* Exercise description *
Look for the word "cardiffhearing" in the records, and copy each line where it appears.

* Entries taken from a collection *
== Segment start ==

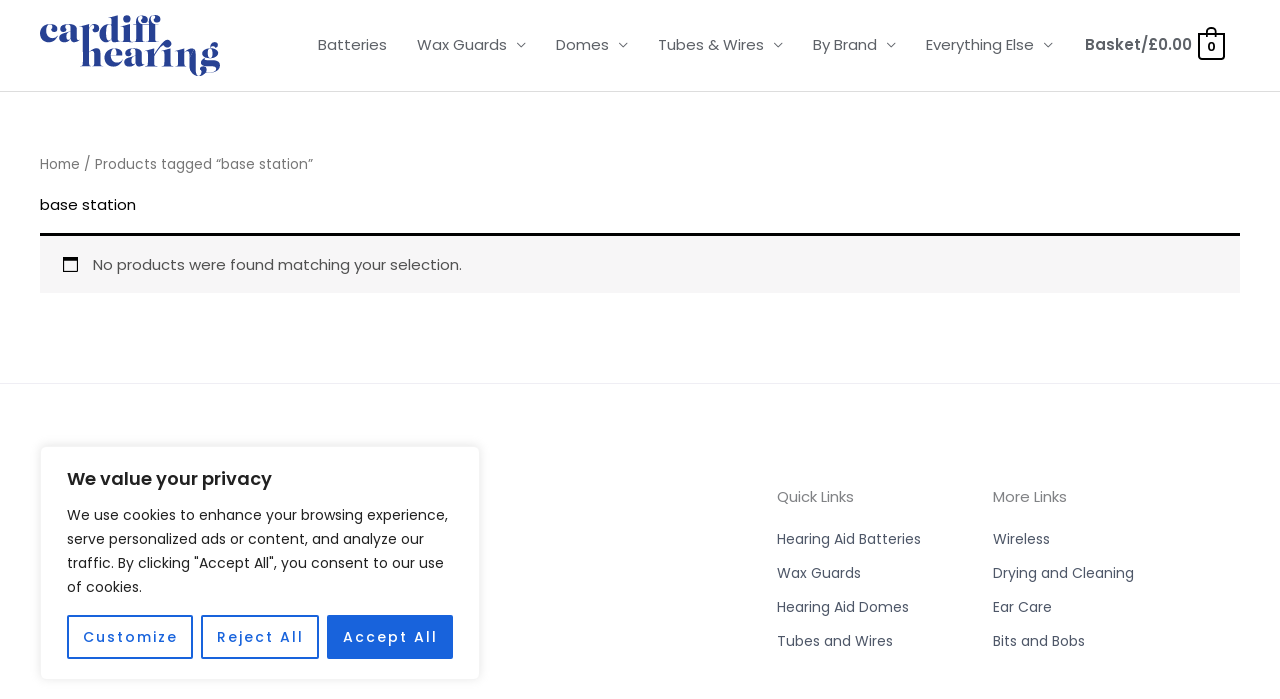

--- FILE ---
content_type: text/css; charset=utf-8
request_url: https://shop.cardiffhearing.co.uk/wp-content/plugins/woocommerce-disability-vat-exemption/assest/css/checkout-block.css?ver=1766973794
body_size: 107
content:

.checkout-block .radio-container label {	
	display: block;
}
.checkout-block .radio-container label input{	
	margin-right:10px ;
}



--- FILE ---
content_type: image/svg+xml
request_url: https://shop.cardiffhearing.co.uk/wp-content/uploads/2024/06/Cardiff_Hearing_Logo.svg
body_size: 5532
content:
<svg xmlns:xlink="http://www.w3.org/1999/xlink" xmlns="http://www.w3.org/2000/svg" viewBox="0 0 224.74 75.88" width="500" height="168.8172999911008"><defs><style>.a{fill:#274193;}</style></defs><path class="a" d="M186.55,53.63v-4.9c0-1.72-.21-4-2.65-4a6.18,6.18,0,0,0-3.7,1.64V59c0,2.65,0,4.5,2.31,4.5v.29H168.77v-.29c3.28,0,3.66-.84,3.66-5.34V48.11c0-2.82-.59-4-4.16-3.11l-.09-.29,12.1-3.24L180.16,46c4.16-3.4,6.72-4.54,9.28-4.54a5,5,0,0,1,3,.82"></path><path class="a" d="M209.48,47.22c0,4.16,1,6.09,3.11,6.09,2.77,0,2.81-3.49,2.81-5.8,0-3.95-1.05-6-3.11-6s-2.81,1.64-2.81,5.72M201,67a3,3,0,0,1,2.82-3.08h.34a3,3,0,0,1,3.23,2.81A2.17,2.17,0,0,0,206,68.94c0,1.43,1.18,2.44,5.09,2.44,5.25,0,8.9-1.89,8.9-4.71,0-2-1.8-3.11-5.16-3.11-1.1,0-2.86.09-4.79.09-4.2,0-9.16-.63-9.16-4.92,0-2.27,2.27-4.24,5.75-6.14-2.1-.67-4.2-2.35-4.2-4.83,0-4.66,6.68-6.72,10.68-6.6a5.43,5.43,0,0,1,5-7.6c2.4,0,4,1.38,4,3.44a3.58,3.58,0,0,1-3.49,3.57c.21-1.3-1.3-2-2.69-2s-2.85.63-2.56,2.56c4.58,0,9.12,2.69,9.12,5.84,0,3.87-4.37,6.64-10.38,6.64a18.14,18.14,0,0,1-5.17-.88c-3.32,2.44-.8,3.36,3.7,3.36,1.22,0,3-.08,4.37-.08,4.25,0,9.71.92,9.71,6.47,0,5.75-6,9.24-14.08,9.24-4.58,0-9.62-1-9.62-4.75"></path><path class="a" d="M12.4,11.22c3.74,0,9.29,1.26,9.29,5.84A3.72,3.72,0,0,1,18.2,21a3.53,3.53,0,0,1-.46,0A3.55,3.55,0,0,1,14,17.65v-.21a2.74,2.74,0,0,0,1.47-2.57,3.28,3.28,0,0,0-3.21-3.32h-.07c-3.53,0-4.54,5-4.54,8,0,5.92,3.87,9.12,8,9.12A7.51,7.51,0,0,0,22,25.59l.25.12c-2.06,4.5-5.67,8.15-11.43,8.15-6,0-10.8-4.28-10.8-11C0,16,5.13,11.22,12.39,11.22"></path><path class="a" d="M38.11,19.92c-3,1.93-5.21,2.1-5.21,6.76,0,1.6.3,4.16,2.65,4.16,1.6,0,2.56-1.55,2.56-3.11Zm0-2.86c0-2.65,0-5.46-3.11-5.46A3.48,3.48,0,0,0,31.52,15,2.74,2.74,0,0,0,33,17.44,3.53,3.53,0,0,1,29.46,21h-.21A3.72,3.72,0,0,1,25.3,17.5a3.84,3.84,0,0,1,0-.48c0-5.13,7-5.8,10.88-5.8,4.79,0,9.75,1.55,9.75,6.42v9.71c0,1.39,0,3.78,1.93,3.78a3,3,0,0,0,1.85-.67l.17.21a11.4,11.4,0,0,1-7.35,3.19c-2.4,0-4-1.8-4.37-4.62-1.22,2.94-4.46,4.62-7.78,4.62-3.95,0-6.47-1.89-6.47-5.5,0-6.64,9.46-5.5,14.2-8.78Z"></path><path class="a" d="M61.22,16.93c1-2.81,2.73-5.71,6.72-5.71,2.86,0,5.93,1.77,5.93,5.21a4.81,4.81,0,0,1-4.58,5,3.54,3.54,0,0,1-3.74-3.32v-.21a3,3,0,0,0,2.1-3.07c0-1.22-.59-2.52-1.77-2.52-2.31,0-3.82,3.07-4.62,5.55v28.1H53.5V17.86c0-2.82-.59-3.95-4.16-3.11l-.09-.3,12.1-3.23Z"></path><path class="a" d="M89.28,16.3c0-3.4-.17-4.74-2.6-4.74-3,0-4.16,3.27-4.16,11,0,2.06,0,9.16,3.36,9.16,1.43,0,2.35-1.3,3.4-2.9Zm0-4.58,0-4.7c0-2.82-.59-3.95-4.16-3.11L85,3.62l12-3.24V28.24c0,2.81.26,4.41,3.66,3.74l0,.29a29.09,29.09,0,0,1-7.6,1.6c-3.11,0-3.87-1.64-3.74-4.58-1.94,3-4,4.58-6.81,4.58-4.45,0-8.32-4-8.32-10,0-6.68,4.79-12.65,12.1-12.65a9.5,9.5,0,0,1,2.94.5"></path><path class="a" d="M113,4.88a4.57,4.57,0,0,1-4.53,4.58h0a4.59,4.59,0,0,1-4.54-4.58,4.53,4.53,0,0,1,4.54-4.5A4.48,4.48,0,0,1,113,4.81v.07m-12.06,28.7v-.3c3.28,0,3.66-.84,3.66-5.33V17.86c0-2.81-.59-3.95-4.16-3.11l-.09-.29,12-3.24V28c0,4.5.38,5.33,3.66,5.33v.3Z"></path><path class="a" d="M132.43,33.57v-.29c3.28,0,3.66-.84,3.66-5.34v-16h-8.24v16c0,4.5.38,5.34,3.66,5.34v.29H116.42v-.29c3.28,0,3.66-.84,3.66-5.34v-16h-3.62v-.42h3.66c-.71-5.84.38-10.8,7.19-10.8,3,0,7.22,1,7.22,5a4.13,4.13,0,0,1-4,4.29h-.37a3.84,3.84,0,0,1-4.1-3.57c0-.1,0-.2,0-.3A3.24,3.24,0,0,0,128,3.15a1.83,1.83,0,0,0-1.66-2,1.63,1.63,0,0,0-.44,0c-5.63,0-4.37,10.33,2.9,10.33h7.31c-.71-5.84.21-11.51,7-11.51,3,0,7.23,1,7.23,5a4.14,4.14,0,0,1-4,4.29h-.36a3.85,3.85,0,0,1-4.11-3.57,2.81,2.81,0,0,1,0-.29,3.26,3.26,0,0,0,1.93-2.94,1.83,1.83,0,0,0-1.66-2,2.17,2.17,0,0,0-.44,0c-5.63,0-4.2,11,3.07,11h3.11v.42h-4.08v16c0,4.5.21,5.34,4.5,5.34v.29Z"></path><path class="a" d="M65.38,63.51v-.29c2.23,0,2.27-1.14,2.27-4.5V48.42c0-1.72-.21-4-2.65-4a6.15,6.15,0,0,0-3.7,1.64V58.72c0,2.64,0,4.5,2.31,4.5v.29H49.88v-.29c3.27,0,3.65-.84,3.65-5.34l0-27.35c5.66,0,7.76-.2,7.76-.2V45.7c4.16-3.4,6.72-4.54,9.29-4.54,3.4,0,4.87,1.89,4.87,6.18V57.89c0,4.5.38,5.33,3.66,5.33v.3Z"></path><path class="a" d="M88.38,49.82h6.73c.67-2.6.71-8.15-2.65-8.15-3,0-4,5.21-4.07,8.15m0,.42c0,4.42,2.31,8.74,7.77,8.74a7.82,7.82,0,0,0,7.06-4l.25.13c-2,5-5.76,8.9-11.77,8.9-6.84,0-11.21-4.7-11.21-11.43s5.8-11.21,12.64-11.21,10.76,3.57,9.41,8.9Z"></path><path class="a" d="M119.35,50c-3,1.94-5.21,2.1-5.21,6.77,0,1.6.29,4.16,2.64,4.16,1.6,0,2.57-1.55,2.57-3.11Zm0-2.85c0-2.65,0-5.46-3.11-5.46a3.48,3.48,0,0,0-3.49,3.4,2.75,2.75,0,0,0,1.47,2.43,3.54,3.54,0,0,1-3.53,3.54h-.21a3.72,3.72,0,0,1-4-3.47,3.84,3.84,0,0,1,0-.48c0-5.12,7-5.8,10.89-5.8,4.79,0,9.74,1.56,9.74,6.43v9.71c0,1.38,0,3.78,1.94,3.78a3.06,3.06,0,0,0,1.85-.67l.16.21A11.38,11.38,0,0,1,123.76,64c-2.39,0-4-1.81-4.37-4.62-1.22,2.94-4.45,4.62-7.77,4.62-4,0-6.47-1.89-6.47-5.5,0-6.64,9.45-5.5,14.2-8.78Z"></path><path class="a" d="M142.5,47.93V58.06c0,4.5.21,5.33,4.5,5.33v.3H131.07v-.3c3.28,0,3.65-.84,3.65-5.33V48c0-2.81-.58-3.95-4.15-3.11l-.09-.29,12.1-3.24-.12,5.72"></path><path class="a" d="M151.65,63.69V63.4c3.28,0,3.66-.84,3.66-5.34V48c0-2.81-.59-3.95-4.16-3.1l-.09-.3,12-3.23V58.06c0,4.5.38,5.33,3.66,5.33v.3Z"></path><path class="a" d="M162.74,32.43a4.68,4.68,0,0,1-.47,6.6h0A4.66,4.66,0,1,1,156.2,32a4.6,4.6,0,0,1,6.49.41l.05.06"></path><path class="a" d="M158.7,30.85s-1.61,0-4.34,2.25c-3.14,2.58-11.4,14.23-12.15,16.13v2.16s9.64-16.62,13-13.51"></path><path class="a" d="M192.48,42.29c1.26.94,1.84,2.6,1.84,5.27V63.74c0,4.2,0,11.5,3.49,11.72,2.55.16,3.9-3.1,3.81-5.11-.07-1.69-.12-1.93-2-2.77a3.85,3.85,0,0,1,3.82-3.88h.29a4.15,4.15,0,0,1,4.33,4V68c0,4-5.83,7.92-9.53,7.92a12.29,12.29,0,0,1-12-12.43v-9.9"></path></svg>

== Segment end ==

* Response area *
request_url: https://shop.cardiffhearing.co.uk/wp-content/plugins/woocommerce-disability-vat-exemption/assest/css/checkout-block.css?ver=1766973794
request_url: https://shop.cardiffhearing.co.uk/wp-content/uploads/2024/06/Cardiff_Hearing_Logo.svg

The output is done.